> STATED GOAL:
Rewrite all the lines below, putting "viewer" in place of "camera" and leaving everything else as it is.

> SUPPLIED MATERIAL:
- - - - -

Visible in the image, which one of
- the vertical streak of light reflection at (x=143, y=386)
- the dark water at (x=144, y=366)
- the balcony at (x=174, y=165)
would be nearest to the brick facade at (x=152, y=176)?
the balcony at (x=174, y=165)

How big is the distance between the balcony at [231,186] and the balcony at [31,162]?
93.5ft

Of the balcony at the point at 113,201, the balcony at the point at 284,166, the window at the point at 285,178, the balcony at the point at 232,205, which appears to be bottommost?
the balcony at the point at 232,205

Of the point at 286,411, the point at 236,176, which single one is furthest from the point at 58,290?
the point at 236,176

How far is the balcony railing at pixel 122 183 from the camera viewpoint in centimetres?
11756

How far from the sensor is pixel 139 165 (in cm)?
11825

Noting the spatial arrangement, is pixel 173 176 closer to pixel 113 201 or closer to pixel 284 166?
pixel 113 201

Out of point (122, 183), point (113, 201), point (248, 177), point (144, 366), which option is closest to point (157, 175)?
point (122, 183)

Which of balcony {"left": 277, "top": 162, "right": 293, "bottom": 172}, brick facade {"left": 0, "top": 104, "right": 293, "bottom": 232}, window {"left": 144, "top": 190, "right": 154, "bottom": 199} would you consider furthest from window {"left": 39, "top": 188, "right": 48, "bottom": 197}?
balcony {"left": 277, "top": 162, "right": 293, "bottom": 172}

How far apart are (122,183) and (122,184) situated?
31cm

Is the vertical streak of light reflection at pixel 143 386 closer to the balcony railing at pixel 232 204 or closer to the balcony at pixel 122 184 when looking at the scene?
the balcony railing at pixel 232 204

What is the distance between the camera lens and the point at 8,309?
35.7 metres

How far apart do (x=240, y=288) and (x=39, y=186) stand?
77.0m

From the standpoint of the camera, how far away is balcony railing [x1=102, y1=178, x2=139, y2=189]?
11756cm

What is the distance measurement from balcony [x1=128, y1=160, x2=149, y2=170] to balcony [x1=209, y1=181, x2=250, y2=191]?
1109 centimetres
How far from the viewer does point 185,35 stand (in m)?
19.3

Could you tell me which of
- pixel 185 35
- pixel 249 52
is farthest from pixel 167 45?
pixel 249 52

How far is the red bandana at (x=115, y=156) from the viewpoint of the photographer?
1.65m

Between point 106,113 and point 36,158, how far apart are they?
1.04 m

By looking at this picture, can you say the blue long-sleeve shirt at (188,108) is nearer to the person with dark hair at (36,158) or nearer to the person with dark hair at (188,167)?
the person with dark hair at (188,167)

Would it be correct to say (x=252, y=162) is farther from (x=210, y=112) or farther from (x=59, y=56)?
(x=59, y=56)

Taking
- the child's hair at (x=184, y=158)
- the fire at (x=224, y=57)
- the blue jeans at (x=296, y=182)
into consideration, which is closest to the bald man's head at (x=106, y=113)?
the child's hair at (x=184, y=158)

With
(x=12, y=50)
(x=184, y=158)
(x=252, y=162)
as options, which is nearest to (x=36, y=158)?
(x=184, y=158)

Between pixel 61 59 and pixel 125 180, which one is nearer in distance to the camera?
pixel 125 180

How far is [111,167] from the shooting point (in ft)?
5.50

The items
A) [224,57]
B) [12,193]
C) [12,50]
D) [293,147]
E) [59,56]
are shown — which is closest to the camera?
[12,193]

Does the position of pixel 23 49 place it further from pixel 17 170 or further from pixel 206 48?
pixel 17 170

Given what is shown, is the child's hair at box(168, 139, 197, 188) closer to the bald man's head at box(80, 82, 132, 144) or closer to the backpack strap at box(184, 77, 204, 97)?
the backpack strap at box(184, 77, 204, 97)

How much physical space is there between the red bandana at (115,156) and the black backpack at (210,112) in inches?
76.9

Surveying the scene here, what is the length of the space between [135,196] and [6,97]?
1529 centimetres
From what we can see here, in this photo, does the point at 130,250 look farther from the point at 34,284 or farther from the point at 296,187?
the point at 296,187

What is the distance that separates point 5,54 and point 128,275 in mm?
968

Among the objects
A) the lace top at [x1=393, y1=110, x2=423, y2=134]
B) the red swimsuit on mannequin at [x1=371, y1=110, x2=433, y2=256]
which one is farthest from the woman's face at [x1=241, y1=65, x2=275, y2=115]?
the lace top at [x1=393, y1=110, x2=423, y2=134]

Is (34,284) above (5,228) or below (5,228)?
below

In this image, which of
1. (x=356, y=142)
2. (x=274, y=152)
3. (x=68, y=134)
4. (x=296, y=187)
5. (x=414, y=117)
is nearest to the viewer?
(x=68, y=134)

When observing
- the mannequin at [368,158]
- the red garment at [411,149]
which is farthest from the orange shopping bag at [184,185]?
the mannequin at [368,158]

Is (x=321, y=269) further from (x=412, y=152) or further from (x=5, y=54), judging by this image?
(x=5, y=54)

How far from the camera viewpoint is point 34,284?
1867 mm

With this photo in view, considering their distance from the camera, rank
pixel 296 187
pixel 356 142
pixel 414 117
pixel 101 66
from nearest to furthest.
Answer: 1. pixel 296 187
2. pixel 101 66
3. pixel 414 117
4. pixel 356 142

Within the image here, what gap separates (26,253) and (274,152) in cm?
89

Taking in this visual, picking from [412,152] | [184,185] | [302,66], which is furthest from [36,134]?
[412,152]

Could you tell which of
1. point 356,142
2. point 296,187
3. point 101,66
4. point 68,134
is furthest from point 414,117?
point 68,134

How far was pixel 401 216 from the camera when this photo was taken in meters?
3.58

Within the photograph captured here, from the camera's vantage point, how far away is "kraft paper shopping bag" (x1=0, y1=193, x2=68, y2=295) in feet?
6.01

- - - - -

> WRITTEN ANSWER:
Visible in the image, which one of
- the vertical streak of light reflection at (x=143, y=386)
- the dark water at (x=144, y=366)
- the balcony at (x=174, y=165)
would be nearest to the brick facade at (x=152, y=176)?
the balcony at (x=174, y=165)

How big is the distance between the balcony at [231,186] and the balcony at [31,162]?
93.5ft

Of the balcony at the point at 113,201, the balcony at the point at 284,166, the window at the point at 285,178, the balcony at the point at 232,205, which appears to be bottommost?
the balcony at the point at 232,205

Of the point at 286,411, the point at 236,176, which single one is furthest from the point at 58,290?
the point at 236,176

How far is the balcony railing at pixel 122 183 from the viewer viewpoint in centimetres?
11756

How far from the sensor is pixel 139 165 (in cm)?
11825

Noting the spatial arrangement, is pixel 173 176 closer to pixel 113 201 or closer to pixel 284 166?
pixel 113 201

Out of point (122, 183), point (113, 201), point (248, 177), point (144, 366), which option is closest to point (157, 175)?
point (122, 183)

Which of balcony {"left": 277, "top": 162, "right": 293, "bottom": 172}, brick facade {"left": 0, "top": 104, "right": 293, "bottom": 232}, window {"left": 144, "top": 190, "right": 154, "bottom": 199} would you consider furthest from window {"left": 39, "top": 188, "right": 48, "bottom": 197}?
balcony {"left": 277, "top": 162, "right": 293, "bottom": 172}

How far apart are (122,183) and (122,184) situated?
31cm

Is the vertical streak of light reflection at pixel 143 386 closer to the balcony railing at pixel 232 204 or closer to the balcony at pixel 122 184 when looking at the scene?
the balcony railing at pixel 232 204

What is the distance between the viewer lens and the point at 8,309?
35.7 metres

How far apart do (x=240, y=288) and (x=39, y=186) stand?
77.0m

From the standpoint of the viewer, how far away is balcony railing [x1=102, y1=178, x2=139, y2=189]?
11756cm

What is the distance measurement from balcony [x1=128, y1=160, x2=149, y2=170] to balcony [x1=209, y1=181, x2=250, y2=191]?
1109 centimetres
How far from the viewer does point 185,35 stand (in m)?
19.3

Could you tell me which of
- pixel 185 35
- pixel 249 52
is farthest from pixel 167 45?
pixel 249 52

How far is the red bandana at (x=115, y=156) from the viewpoint of the photographer?
1.65m

Between point 106,113 and point 36,158, how far apart are they?
1.04 m

By looking at this picture, can you say the blue long-sleeve shirt at (188,108) is nearer to the person with dark hair at (36,158) or nearer to the person with dark hair at (188,167)?
the person with dark hair at (188,167)

Would it be correct to say (x=252, y=162) is farther from (x=210, y=112) or farther from (x=59, y=56)?
(x=59, y=56)

Taking
- the child's hair at (x=184, y=158)
- the fire at (x=224, y=57)
- the blue jeans at (x=296, y=182)
into consideration, which is closest to the bald man's head at (x=106, y=113)?
the child's hair at (x=184, y=158)

With
(x=12, y=50)
(x=184, y=158)
(x=252, y=162)
as options, which is nearest to (x=36, y=158)?
(x=184, y=158)

Between pixel 61 59 and pixel 125 180, which one is nearer in distance to the viewer?
pixel 125 180

How far is [111,167] from the shooting point (in ft)?
5.50

The items
A) [224,57]
B) [12,193]
C) [12,50]
D) [293,147]
E) [59,56]
are shown — which is closest to the viewer?
[12,193]

Does the position of pixel 23 49 place it further from pixel 17 170 or further from pixel 206 48?
pixel 17 170

Given what is shown, is the child's hair at box(168, 139, 197, 188) closer to the bald man's head at box(80, 82, 132, 144) or closer to the backpack strap at box(184, 77, 204, 97)?
the backpack strap at box(184, 77, 204, 97)

How much physical space is there between the red bandana at (115,156) and the black backpack at (210,112) in inches?
76.9

Surveying the scene here, what is the length of the space between [135,196] and [6,97]?
1529 centimetres
From what we can see here, in this photo, does the point at 130,250 look farther from the point at 34,284 or farther from the point at 296,187?
the point at 296,187

What is the distance that separates point 5,54 and point 128,275 in mm?
968

Among the objects
A) the lace top at [x1=393, y1=110, x2=423, y2=134]
B) the red swimsuit on mannequin at [x1=371, y1=110, x2=433, y2=256]
which one is farthest from the woman's face at [x1=241, y1=65, x2=275, y2=115]?
the lace top at [x1=393, y1=110, x2=423, y2=134]

Is (34,284) above (5,228) or below (5,228)?
below

In this image, which of
1. (x=356, y=142)
2. (x=274, y=152)
3. (x=68, y=134)
4. (x=296, y=187)
5. (x=414, y=117)
is nearest to the viewer?
(x=68, y=134)

When observing
- the mannequin at [368,158]
- the red garment at [411,149]
which is farthest from the orange shopping bag at [184,185]?
the mannequin at [368,158]

Is (x=321, y=269) further from (x=412, y=152) or further from (x=5, y=54), judging by this image?
(x=5, y=54)

How far from the viewer viewpoint is point 34,284?
1867 mm

With this photo in view, considering their distance from the viewer, rank
pixel 296 187
pixel 356 142
pixel 414 117
pixel 101 66
from nearest to furthest.
Answer: 1. pixel 296 187
2. pixel 101 66
3. pixel 414 117
4. pixel 356 142

Within the image here, what gap separates (26,253) and (274,152) in cm?
89

Taking in this visual, picking from [412,152] | [184,185] | [302,66], which is furthest from [36,134]?
[412,152]

Could you tell which of
1. point 356,142
2. point 296,187
3. point 101,66
4. point 68,134
is furthest from point 414,117?
point 68,134

How far was pixel 401 216 from the viewer when this photo was taken in meters?
3.58

Within the photograph captured here, from the viewer's vantage point, how far away is "kraft paper shopping bag" (x1=0, y1=193, x2=68, y2=295) in feet?
6.01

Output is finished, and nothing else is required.